Mar 9 2007

Without a doubt, Chuck Wolfe is one of the LGBT community’s most charismatic and powerful leaders. Currently, he is serving as President and CEO of the Gay and Lesbian Victory Fund and Leadership Institute, whose mission is to recruit, train and support openly LGBT candidates, elected officials and appointed leaders. He arrived at the Victory Fund with extensive political experience having worked for former Florida Governor Lawton Childs. Under his leadership, the organization has grown by leaps and bounds. The Victory Fund’s leadership training program for prospective candidates is one of the best in the nation. Under his guidance, dozens of candidates have found their way into the halls of power and are serving their constituents openly and proudly. Chuck_1

Electing Our Own is Real Power
by Chuck Wolfe

I’m not one to pretend that I don’t like politics. It’s always been fashionable to say so, but among politicians that’s often a little white lie. The truly effective political leaders I know have a true passion to serve people, and they actually like politics. For some it is the sport of it, but the rest, I suspect, feel the same way about politics that I do. It is an alternative to violence--a competition not of arms but ideas. Politics is immediate and visceral. It’s human.

A lot of gay people follow politics, and a lot of politics these days seems to be about us—from opinions about the Vice President’s forthcoming grandchild to debates over marriage equality and military service. Any right-wing blog discussion of the GOP primary season is rife with references to one or another candidate’s former, current and future positions on LGBT issues. The same is true on the left, particularly about the Democratic candidates’ positions on marriage rights for gays and lesbians.

But something else is happening with regard to gay politics. Gay people as candidates are winning elections in greater numbers than even before. No longer content to sit on the sidelines and hope that their straight friends do the right thing, openly LGBT men and women across the country are deciding that our voices are clearest and loudest when we have a place at the table of democracy.

I’m reminded of a story that Alabama Rep. Patricia Todd tells. Pat was elected to the state legislature last year in a hard-fought race that made her the first openly gay elected official in Alabama history.

A longtime civil rights activist and HIV/AIDS advocate, Patricia was often called on to represent her community in debates over the course of policy in Alabama. Once, along with friends from the statewide LGBT rights group Equality Alabama, Patricia found herself testifying at the state capital in front of a panel considering a bill that would ban any recognition of homosexuality in books or materials bought with tax dollars. This was just another in long string of anti-gay bills and amendments she and her friends had to endure as residents of the state. Exasperated that their testimony was falling on deaf ears, Patricia stopped reading her prepared remarks. She looked at the panel members, many of whom seemed not be paying attention. “Why do you hate gay people?” she asked.

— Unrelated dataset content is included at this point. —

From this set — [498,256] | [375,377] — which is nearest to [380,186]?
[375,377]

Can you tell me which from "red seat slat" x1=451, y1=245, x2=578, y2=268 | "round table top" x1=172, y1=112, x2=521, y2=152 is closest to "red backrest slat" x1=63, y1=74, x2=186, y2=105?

On the long ride back to Birmingham, the mood was not good. Discussion centered on the seeming hopelessness of advancing LGBT rights in Alabama, or even stopping the tide of anti-gay legislation that had become the hobby of some members of the legislature. Then it hit them. Nothing was going to change unless someone from our community sat amongst those legislators. A living, breathing representation of the lives they were debating would be a gigantic step towards facing down prejudice and fear, and would instill hope among gay people in Alabama who had felt powerless for so long. They decided Patricia should run for a seat in the State House, where that stark question—“Why do you hate me?”—would have to be answered, face to face, every day.

Of course, that campaign garnered statewide and even national attention. And when she finally won, Patricia became a symbol and a hero for a community that needed a voice like hers in Montgomery. Now, people like Equality Alabama Board Chair Howard Bayless, who has seen plenty of despair in his community, say Patricia’s election has begun to lift the fear that gripped so many there for so long. Politicians who once discounted the gay community are calling to court their support. Policy wasn’t working for gay people in Alabama, but politics did.

I’m convinced we’re still at the beginning of this shift from a single-minded focus on policy change to a multi-faceted fight for equality that includes the election of qualified, committed openly LGBT leaders. There are now more than 370 openly LGBT elected officials nationwide, but there are more than a half million elective offices. We are worthy of filling those seats, worthy of being the vote, worthy of electing our own to help change the face and voice of America’s politics.

Our straight allies are vital partners in our fight. They are often the trailblazers we need to spark change. But just as women did not leave their fight for suffrage to men, and just as African-Americans did not expect their white friends to lead the civil rights movement in the 1960s, gays and lesbians must step up to lead their communities and be the voice for change. It worked in Alabama, and it’s working around the country.

To be sure, politics isn’t for everyone; nor is leadership. But for leaders who crave change, it is the sole non-violent means to achieving lasting results in a democracy, and it is among our best hopes for reaching equality in the not so distant future.